As a Palestinian the topic of my project comes from my own life experiences. Naturally they are happy as well as sad moments along with the memories of my childhood. Palestine, the holy land, is the cradle of all religions and the birth of all of my artistic creations. Jerusalem, as the heart of Palestine, represents peace, love and happiness to all through the beauty of its architectural designs, decorations, and folklore. This is contrary to what appears to the outside world. All of this beauty and peace has been scarred by horror and torment. The awful smell of blood and death in its streets and alleyways is a striking contrast to the beautiful display of previous civilizations and their magnificent ruins.

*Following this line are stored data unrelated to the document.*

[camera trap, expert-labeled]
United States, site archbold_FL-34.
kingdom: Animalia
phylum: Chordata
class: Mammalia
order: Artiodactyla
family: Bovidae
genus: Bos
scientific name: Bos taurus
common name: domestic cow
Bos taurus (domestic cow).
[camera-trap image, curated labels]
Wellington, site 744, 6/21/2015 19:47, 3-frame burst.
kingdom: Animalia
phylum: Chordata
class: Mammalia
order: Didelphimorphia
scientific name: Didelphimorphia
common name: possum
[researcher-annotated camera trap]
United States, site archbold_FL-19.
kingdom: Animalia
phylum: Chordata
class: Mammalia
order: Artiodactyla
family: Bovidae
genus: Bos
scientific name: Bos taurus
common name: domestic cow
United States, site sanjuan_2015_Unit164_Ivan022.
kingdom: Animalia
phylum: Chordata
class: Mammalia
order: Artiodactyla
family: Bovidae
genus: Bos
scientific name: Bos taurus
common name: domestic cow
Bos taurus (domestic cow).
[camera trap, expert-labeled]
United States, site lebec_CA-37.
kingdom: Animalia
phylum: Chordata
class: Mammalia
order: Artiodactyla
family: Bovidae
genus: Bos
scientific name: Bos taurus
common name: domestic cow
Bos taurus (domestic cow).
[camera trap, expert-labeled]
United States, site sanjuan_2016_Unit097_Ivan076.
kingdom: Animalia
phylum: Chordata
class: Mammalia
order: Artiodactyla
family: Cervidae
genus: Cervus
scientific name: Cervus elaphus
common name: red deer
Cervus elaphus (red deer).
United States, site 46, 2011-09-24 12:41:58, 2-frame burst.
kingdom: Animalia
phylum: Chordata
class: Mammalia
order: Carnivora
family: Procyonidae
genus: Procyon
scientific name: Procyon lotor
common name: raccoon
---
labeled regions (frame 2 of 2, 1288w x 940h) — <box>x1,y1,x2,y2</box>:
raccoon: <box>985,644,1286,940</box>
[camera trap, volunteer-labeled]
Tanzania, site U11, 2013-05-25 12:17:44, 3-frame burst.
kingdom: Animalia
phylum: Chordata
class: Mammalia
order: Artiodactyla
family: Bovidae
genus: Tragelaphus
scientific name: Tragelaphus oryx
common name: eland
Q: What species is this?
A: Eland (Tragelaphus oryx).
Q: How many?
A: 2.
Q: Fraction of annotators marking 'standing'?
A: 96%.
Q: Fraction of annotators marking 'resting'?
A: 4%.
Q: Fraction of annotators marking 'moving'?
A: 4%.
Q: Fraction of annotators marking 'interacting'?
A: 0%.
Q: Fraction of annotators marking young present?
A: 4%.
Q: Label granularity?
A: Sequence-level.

The basis of my project is built on the idea of how I see Palestine through my eyes and how differently it appears to the outside world. The project is divided into two sections. The first section is a large wall piece displaying the beauty of Jerusalem combined with traditional Palestinian symbols. Jerusalem will be represented by the Dome of The Rock fading away to the naked eyes, and the wall of Jerusalem expanding while including some of these symbols. The symbols that will be used are things such as the old key, a symbol of hope for the refugees returning to their homes; the horse, a symbol of strength and revolt against torment and torture; the rooster, a symbol of freedom calling the sun to bring about a new dawn; the dove and the olive branch, which are universal in their call for peace worldwide. In keeping with the Palestinian folklore some of the decorations from traditional clothes will be used.
The second part of this project displays a group of skulls and bones hanging in front of the wall piece. It represents the outside world watching the pain and misery that continues to grow, while the stench of death and blood becomes stronger day by day. The world shows no mercy, keeps quiet, refuses to help, and does not assist in bringing peace to the land of peace. The first decorative section will cover a larger area to convey that hope, in all of its beauty, will overcome despair and all of its disgust. For the entire project I will use the relief method and low fire clay along with under-glaze colors.
This project is an indirect invitation for the world to remember this place on Earth. It deserves to be seen with beautiful and peaceful eyes. With those glances and looks it can return to being the land of peace forever.